● Text provided:
[BEGIN]
You had my attention until the "get back up" part.....


----------



## CW

We generally use 10-15 yard pistol targets as most close encounters will be within that range. Try 4" paper plates at various positions on the target board. Put numbers on the plates and have someone call out random numbers. 3 shots fast.

Or try a steel challenge.


----------



## SortaTactical

In order to generate some additional interest to keep the discussion going,I'd like to explain why I think shooting from the 25 yard line helps you become a better shot and see where that takes us.

Slow fire shooting from the 25 yard line using a ten-ring bulls-eye target forces you to focus almost entirely on the fundamentals in order to shoot accurately. Whether you shoot from 3,5,7, or 15 yards the fundamentals must still be applied (at some level depending on what you're trying to do) in order to shoot accurately and with control.

Rigorous obedience to the fundamentals and frequent repetition in the application of those fundamentals will help you become a better shooter. I am not suggesting that 25 yard line shooting all there is, but it certainly worth serious consideration for tightening up a shooters fundamentals and become a better shot.

Shooting from the 25 yard line is by no means the most practical (or fun) pistol shooting exercise for most ardent combat or practical shooting enthusiast, but I'll wager that it will improve your shooting accuracy in both disciplines. 

What are your thoughts?


----------



## SailDesign

SortaTactical said:


> In order to generate some additional interest to keep the discussion going,I'd like to explain why I think shooting from the 25 yard line helps you become a better shot and see where that takes us.
> 
> Slow fire shooting from the 25 yard line using a ten-ring bulls-eye target forces you to focus almost entirely on the fundamentals in order to shoot accurately. Whether you shoot from 3,5,7, or 15 yards the fundamentals must still be applied (at some level depending on what you're trying to do) in order to shoot accurately and with control.
> 
> Rigorous obedience to the fundamentals and frequent repetition in the application of those fundamentals will help you become a better shooter. I am not suggesting that 25 yard line shooting all there is, but it certainly worth serious consideration for tightening up a shooters fundamentals and become a better shot.
> 
> Shooting from the 25 yard line is by no means the most practical (or fun) pistol shooting exercise for most ardent combat or practical shooting enthusiast, but I'll wager that it will improve your shooting accuracy in both disciplines.
> 
> What are your thoughts?


Totally agree. If you can't hit your target, don't draw the gun. Something the Boston police have come under fire for recently, and even more applicable for civilians.


----------



## SouthernBoy

CW said:


> We generally use 10-15 yard pistol targets as most close encounters will be within that range. Try 4" paper plates at various positions on the target board. Put numbers on the plates and have someone call out random numbers. 3 shots fast.
[END]
● Aim: Continue the forum thread on pistol practice distances from the point where it ends.

● Recorded information:
[BEGIN]
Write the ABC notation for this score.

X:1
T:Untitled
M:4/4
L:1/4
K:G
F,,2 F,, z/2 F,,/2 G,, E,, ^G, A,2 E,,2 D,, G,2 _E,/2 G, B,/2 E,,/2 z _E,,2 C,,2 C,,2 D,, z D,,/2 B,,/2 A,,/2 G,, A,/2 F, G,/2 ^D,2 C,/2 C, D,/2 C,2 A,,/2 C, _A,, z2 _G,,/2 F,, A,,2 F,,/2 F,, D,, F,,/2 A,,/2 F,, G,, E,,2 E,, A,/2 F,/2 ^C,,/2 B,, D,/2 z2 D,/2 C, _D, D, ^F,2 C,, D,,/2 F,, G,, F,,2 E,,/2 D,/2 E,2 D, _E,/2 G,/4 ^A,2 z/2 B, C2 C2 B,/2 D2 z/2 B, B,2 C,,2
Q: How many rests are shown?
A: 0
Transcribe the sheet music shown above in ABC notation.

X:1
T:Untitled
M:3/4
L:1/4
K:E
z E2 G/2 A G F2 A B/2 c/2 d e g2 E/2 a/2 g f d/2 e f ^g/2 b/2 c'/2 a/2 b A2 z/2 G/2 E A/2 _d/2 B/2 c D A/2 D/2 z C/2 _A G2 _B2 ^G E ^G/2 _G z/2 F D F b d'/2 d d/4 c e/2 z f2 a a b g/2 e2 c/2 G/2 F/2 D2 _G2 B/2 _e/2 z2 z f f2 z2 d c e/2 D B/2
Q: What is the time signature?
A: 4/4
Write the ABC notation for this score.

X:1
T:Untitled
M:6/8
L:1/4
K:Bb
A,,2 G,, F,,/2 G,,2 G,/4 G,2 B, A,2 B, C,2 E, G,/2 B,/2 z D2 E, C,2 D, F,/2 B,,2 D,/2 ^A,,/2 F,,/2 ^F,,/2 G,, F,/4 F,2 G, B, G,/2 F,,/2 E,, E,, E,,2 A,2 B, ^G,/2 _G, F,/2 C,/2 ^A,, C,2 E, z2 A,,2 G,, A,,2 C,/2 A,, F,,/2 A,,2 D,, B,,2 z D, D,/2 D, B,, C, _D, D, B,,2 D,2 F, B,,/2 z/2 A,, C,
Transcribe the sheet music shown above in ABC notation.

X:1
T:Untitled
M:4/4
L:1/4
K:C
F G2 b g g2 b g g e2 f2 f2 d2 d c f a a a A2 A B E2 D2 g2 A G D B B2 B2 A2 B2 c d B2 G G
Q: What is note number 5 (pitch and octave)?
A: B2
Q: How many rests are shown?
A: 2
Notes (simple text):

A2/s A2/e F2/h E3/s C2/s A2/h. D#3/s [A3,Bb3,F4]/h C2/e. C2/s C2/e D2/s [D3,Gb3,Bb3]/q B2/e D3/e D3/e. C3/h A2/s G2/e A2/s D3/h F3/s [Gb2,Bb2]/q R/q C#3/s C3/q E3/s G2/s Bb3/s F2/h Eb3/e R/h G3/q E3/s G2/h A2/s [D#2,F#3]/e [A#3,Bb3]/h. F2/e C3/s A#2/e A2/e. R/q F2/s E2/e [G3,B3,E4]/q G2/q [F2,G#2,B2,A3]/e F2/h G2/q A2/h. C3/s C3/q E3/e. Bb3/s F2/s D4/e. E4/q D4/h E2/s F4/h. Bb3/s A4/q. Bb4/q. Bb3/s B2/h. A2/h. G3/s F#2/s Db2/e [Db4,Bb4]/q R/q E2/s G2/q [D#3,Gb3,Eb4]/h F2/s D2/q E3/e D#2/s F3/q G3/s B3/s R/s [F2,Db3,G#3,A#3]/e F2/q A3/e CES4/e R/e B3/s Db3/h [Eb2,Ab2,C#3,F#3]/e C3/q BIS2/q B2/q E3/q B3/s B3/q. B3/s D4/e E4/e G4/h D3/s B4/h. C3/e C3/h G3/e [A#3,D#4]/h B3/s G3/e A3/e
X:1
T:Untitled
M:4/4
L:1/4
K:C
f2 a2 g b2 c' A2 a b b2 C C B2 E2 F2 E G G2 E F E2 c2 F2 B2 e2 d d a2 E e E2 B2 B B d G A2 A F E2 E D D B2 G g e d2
[END]
● Exercise result:
> 
> Or try a steel challenge.


Statistics have shown that most civilian armed self defense encounters are well under 10 yards... closer to between 3 to 5 yards. But it is still a good idea to incorporate 10 yard drills in your training.

One of the drills I do with a friend and a shared lane is to use a paper plate on which I have drawn different shapes (4 to 5 of them) and numbered the shapes. If five shapes, I set the target holder to flip five times with face time of two to three seconds. When it goes to face, I call out a number and the other shooter must move from a ready position to shoot the number. This is a good drill, especially for people who are still in the earlier stages of their shooting. Oh, and the target is set to either 12 or 15 feet for this drill.


----------



## Sierra_Hunter

As a general rule, 25 yards is average pistol range for me. I was ashamed to be seen with my coworkers the last time we went to the range. I set up a target at 30 yards. And one at 150 yards. Most of the guys couldn't even hit the 30 yard target with a handgun, one couldn't hit it with a ar. Shooting off the hood of my truck I was hitting 2 out of 3 on the 150 yard target with my single six. Takes practice I guess. I keep my handguns zeroed at 50 yards. Honestly, I would be embarrassed to be shooting at 10 yards.


----------



## Sierra_Hunter

Dave_Sab said:


> Practice is the key. I generally shoot a few hundred rounds a month when we have our warm weather. I generally shoot at 20 yards. This is my last outing on the last mag. A few wild shots but overall I don't think it's too bad. I know a lot of people practice at 7-10 yards I just don't care to.
> 
> View attachment 1060
> 
> 
> I've seriously started to give thoughts about reloading and started saving my brass over the last 2 months. Unless I've calculated wrong it wouldn't take long for me to recoup the cost of the equipment.


Reloading is worth it. If I had to buy factory ammo I would never be able to go shooting.


----------



## Steve M1911A1

SouthernBoy said:


> Statistics have shown that most civilian armed self defense encounters are well under 10 yards... closer to between 3 to 5 yards. But it is still a good idea to incorporate 10 yard drills in your training...


Although I was never very good at standing on my hind legs and shooting at 25 yards, I believe, along with SortaTactical, that this practice is extraordinarily useful.
Even though you probably will never be called upon the shoot defensively at greater than seven yards, your 25-yard practice will sharpen your eye and stabilize your hands, and thereby make your seven-yard shooting quicker, more accurate, and much more instantly effective.



Sierra_Hunter said:


> ...Honestly, I would be embarrassed to be shooting at 10 yards.


Elitist! :smt076

Most of us shoot at seven, 10, and 15 yards, and points in-between. Some of us even practice out to 20 yards. But long-range practice with a pistol is the opposite of effective self-defense shooting practice.
In self defense, you need to be reasonably accurate and extremely quick. But long-range practice teaches you to be extremely accurate, and very slow and deliberate, and focussing on that can get you killed.

While you need 20- and 25-yard practice to sharpen your use of sight picture and your trigger control, you needn't do it very often. Expending one magazine-worth on it, per practice session, is probably quite enough.
The best use of your time is to practice short-range accuracy and smoothness. Especially the smoothness part. (Remember: "Smooth is faster than fast.")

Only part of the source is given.